■ ABOUT THIS TASK ■
Show every line of the records below that contains the word "alignment".

Saved entries:

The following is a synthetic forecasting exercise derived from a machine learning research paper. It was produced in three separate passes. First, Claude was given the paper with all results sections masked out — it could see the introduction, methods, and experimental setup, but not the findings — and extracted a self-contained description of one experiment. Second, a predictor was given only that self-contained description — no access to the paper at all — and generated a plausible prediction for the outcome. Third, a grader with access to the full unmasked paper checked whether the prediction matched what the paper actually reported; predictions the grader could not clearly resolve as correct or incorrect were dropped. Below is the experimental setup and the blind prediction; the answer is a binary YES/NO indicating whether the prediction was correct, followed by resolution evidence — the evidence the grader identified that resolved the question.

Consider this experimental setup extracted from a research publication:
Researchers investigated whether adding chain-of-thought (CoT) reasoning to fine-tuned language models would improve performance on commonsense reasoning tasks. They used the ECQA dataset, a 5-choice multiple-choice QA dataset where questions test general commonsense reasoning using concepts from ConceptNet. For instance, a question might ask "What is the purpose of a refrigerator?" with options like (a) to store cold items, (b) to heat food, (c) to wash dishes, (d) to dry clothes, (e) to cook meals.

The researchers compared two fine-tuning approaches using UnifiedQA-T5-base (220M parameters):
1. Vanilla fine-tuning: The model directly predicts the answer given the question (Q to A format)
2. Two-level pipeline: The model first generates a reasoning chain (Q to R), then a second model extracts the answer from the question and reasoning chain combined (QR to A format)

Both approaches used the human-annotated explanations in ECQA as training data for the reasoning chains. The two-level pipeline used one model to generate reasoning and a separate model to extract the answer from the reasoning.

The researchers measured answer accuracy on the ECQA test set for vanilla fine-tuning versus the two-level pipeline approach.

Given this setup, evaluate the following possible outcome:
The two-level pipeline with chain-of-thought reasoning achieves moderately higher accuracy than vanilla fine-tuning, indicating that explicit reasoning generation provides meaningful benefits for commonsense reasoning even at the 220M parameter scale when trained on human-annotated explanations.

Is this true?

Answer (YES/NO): NO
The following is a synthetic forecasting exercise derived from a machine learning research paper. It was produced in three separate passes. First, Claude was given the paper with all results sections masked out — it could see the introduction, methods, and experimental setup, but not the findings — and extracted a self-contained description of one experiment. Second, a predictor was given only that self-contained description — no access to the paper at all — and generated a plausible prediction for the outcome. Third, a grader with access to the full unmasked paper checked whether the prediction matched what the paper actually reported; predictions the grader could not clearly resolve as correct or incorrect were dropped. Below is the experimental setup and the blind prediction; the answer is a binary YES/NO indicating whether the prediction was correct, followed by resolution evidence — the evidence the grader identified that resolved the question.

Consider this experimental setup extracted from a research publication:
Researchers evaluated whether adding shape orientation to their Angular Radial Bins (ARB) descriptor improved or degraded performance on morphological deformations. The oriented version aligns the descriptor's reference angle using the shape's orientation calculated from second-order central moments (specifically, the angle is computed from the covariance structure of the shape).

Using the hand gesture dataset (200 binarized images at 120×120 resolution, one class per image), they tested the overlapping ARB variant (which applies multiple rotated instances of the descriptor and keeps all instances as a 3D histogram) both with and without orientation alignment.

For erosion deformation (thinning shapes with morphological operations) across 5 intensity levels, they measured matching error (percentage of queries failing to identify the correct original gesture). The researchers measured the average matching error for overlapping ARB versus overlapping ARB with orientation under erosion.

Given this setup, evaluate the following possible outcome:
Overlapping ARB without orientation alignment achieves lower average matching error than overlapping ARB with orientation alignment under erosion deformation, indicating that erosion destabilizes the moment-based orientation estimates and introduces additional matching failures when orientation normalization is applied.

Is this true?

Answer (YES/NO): YES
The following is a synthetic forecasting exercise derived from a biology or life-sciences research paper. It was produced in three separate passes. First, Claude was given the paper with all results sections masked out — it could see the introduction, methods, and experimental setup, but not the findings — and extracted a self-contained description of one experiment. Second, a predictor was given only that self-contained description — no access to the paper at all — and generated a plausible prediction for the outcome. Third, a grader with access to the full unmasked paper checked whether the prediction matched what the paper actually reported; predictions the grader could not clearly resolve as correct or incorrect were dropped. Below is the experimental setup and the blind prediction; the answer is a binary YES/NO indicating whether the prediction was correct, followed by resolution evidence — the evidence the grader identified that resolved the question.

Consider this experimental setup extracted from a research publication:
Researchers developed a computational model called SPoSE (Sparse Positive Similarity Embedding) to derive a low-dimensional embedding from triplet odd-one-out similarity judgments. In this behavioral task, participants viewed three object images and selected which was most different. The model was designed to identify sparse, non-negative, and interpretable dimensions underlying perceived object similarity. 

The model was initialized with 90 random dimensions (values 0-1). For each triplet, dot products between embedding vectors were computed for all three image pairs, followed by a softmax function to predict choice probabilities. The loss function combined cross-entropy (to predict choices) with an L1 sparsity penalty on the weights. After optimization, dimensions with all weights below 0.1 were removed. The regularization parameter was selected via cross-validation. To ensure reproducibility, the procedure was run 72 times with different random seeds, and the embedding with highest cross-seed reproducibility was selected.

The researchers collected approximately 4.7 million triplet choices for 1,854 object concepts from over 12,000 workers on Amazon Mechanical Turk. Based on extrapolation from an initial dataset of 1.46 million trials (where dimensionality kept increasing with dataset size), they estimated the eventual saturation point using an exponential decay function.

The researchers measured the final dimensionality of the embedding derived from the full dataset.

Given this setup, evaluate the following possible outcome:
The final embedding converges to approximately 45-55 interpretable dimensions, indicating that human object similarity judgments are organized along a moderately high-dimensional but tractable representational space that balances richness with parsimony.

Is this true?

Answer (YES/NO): NO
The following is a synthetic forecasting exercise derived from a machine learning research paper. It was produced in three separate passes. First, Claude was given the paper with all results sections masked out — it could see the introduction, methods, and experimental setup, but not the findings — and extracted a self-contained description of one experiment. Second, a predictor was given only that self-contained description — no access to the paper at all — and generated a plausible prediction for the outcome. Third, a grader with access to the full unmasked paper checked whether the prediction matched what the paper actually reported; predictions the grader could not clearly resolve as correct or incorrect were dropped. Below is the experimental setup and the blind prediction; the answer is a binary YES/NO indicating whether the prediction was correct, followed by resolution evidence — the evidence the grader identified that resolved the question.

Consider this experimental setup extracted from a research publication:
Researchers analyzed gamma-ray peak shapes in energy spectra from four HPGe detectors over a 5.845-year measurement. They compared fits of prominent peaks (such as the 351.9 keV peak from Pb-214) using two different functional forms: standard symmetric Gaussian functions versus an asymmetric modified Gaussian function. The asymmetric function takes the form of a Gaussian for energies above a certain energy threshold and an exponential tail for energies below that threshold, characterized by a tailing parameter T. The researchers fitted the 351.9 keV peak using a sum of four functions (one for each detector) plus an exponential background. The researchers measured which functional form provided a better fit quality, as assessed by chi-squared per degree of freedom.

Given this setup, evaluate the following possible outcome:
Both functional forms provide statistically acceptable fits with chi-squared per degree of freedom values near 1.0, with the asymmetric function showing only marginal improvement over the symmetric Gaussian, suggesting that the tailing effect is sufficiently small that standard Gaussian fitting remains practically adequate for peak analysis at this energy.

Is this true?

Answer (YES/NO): NO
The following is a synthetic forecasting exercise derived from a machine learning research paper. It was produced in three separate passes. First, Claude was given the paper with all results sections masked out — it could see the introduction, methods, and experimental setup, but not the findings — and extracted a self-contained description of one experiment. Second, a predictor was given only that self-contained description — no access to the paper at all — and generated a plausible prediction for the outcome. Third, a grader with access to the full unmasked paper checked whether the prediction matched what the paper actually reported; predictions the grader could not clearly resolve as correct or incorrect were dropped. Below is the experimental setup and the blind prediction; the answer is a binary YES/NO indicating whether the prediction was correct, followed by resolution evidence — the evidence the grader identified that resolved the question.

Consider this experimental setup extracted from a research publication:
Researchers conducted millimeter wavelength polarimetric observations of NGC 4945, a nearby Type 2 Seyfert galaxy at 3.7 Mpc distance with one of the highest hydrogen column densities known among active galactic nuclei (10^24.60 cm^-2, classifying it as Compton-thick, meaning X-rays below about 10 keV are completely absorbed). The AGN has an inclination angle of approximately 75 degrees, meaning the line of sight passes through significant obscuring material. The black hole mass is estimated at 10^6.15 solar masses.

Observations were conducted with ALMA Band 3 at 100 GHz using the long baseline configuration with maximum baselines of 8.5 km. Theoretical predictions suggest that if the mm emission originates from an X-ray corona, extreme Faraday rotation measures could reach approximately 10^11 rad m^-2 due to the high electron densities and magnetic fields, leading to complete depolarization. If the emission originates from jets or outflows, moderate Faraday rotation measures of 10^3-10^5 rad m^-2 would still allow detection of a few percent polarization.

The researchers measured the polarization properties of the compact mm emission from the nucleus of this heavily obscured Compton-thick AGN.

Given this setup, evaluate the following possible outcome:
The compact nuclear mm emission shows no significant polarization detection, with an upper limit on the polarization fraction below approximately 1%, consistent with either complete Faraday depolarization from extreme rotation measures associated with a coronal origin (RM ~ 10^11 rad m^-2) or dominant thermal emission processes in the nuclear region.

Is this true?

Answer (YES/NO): YES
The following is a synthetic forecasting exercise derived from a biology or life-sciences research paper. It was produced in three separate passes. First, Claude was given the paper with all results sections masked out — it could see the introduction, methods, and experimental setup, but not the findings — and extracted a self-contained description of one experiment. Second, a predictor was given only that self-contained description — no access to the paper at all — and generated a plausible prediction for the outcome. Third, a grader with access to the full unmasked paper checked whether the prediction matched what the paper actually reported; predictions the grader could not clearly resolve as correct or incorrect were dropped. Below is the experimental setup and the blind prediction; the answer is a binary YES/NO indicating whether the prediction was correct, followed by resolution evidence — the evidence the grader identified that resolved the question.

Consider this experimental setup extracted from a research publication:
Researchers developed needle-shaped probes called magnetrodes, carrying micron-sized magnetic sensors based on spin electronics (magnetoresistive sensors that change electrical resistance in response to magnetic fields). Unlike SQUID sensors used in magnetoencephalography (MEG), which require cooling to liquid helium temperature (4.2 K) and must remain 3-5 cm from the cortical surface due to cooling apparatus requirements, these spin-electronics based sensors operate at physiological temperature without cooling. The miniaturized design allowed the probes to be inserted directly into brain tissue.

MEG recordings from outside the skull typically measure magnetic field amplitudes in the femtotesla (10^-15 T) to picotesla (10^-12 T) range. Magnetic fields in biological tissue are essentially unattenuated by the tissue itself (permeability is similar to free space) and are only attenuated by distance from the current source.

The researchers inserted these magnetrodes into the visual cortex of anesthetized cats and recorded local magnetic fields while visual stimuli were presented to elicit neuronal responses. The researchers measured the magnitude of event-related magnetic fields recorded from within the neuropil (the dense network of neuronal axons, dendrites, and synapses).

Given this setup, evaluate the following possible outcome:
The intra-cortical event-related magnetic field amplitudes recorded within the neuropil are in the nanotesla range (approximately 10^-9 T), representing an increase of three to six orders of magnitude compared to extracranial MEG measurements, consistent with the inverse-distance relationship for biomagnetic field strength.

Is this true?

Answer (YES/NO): YES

■ SOLUTION TO THIS EXERCISE ■
Using the hand gesture dataset (200 binarized images at 120×120 resolution, one class per image), they tested the overlapping ARB variant (which applies multiple rotated instances of the descriptor and keeps all instances as a 3D histogram) both with and without orientation alignment.
Overlapping ARB without orientation alignment achieves lower average matching error than overlapping ARB with orientation alignment under erosion deformation, indicating that erosion destabilizes the moment-based orientation estimates and introduces additional matching failures when orientation normalization is applied.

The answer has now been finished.